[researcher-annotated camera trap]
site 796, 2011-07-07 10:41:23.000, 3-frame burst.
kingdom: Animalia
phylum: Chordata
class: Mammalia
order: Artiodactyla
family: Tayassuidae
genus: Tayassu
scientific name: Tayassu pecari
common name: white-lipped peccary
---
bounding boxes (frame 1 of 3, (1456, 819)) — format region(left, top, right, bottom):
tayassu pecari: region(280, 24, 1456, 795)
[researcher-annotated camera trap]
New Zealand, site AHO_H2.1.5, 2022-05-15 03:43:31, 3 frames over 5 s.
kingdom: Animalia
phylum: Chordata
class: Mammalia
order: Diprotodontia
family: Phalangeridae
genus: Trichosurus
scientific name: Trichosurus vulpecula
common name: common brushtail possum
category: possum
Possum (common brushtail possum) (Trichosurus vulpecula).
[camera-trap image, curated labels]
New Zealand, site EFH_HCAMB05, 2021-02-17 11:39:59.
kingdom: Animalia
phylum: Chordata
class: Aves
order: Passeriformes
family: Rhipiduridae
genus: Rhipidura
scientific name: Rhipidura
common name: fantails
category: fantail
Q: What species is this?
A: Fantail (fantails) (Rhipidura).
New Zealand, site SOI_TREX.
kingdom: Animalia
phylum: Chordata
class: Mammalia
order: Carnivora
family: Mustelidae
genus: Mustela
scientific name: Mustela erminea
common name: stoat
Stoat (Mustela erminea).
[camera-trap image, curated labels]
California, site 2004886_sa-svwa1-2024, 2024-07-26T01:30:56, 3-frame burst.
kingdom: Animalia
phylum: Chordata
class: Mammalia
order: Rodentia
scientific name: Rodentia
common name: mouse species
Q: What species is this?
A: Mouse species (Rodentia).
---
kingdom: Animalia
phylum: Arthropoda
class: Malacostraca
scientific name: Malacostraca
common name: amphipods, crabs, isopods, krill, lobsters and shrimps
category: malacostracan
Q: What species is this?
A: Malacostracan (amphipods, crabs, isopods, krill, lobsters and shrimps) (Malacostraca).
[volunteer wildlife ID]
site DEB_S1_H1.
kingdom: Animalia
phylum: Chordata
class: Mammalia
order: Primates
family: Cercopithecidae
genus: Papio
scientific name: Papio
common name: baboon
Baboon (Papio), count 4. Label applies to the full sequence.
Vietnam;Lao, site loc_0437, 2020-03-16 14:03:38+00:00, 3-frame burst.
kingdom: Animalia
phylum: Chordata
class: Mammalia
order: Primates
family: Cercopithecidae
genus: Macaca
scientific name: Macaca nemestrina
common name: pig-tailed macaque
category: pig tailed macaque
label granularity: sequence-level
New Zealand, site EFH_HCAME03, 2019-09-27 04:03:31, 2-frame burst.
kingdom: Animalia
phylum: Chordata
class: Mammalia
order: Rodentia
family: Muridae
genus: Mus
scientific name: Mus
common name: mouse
============
▶ **What the task asks**
Wherever the string "burst" appears in the records above, copy the line it sits in.

▶ **Answer box**
site 796, 2011-07-07 10:41:23.000, 3-frame burst.
California, site 2004886_sa-svwa1-2024, 2024-07-26T01:30:56, 3-frame burst.
Vietnam;Lao, site loc_0437, 2020-03-16 14:03:38+00:00, 3-frame burst.
New Zealand, site EFH_HCAME03, 2019-09-27 04:03:31, 2-frame burst.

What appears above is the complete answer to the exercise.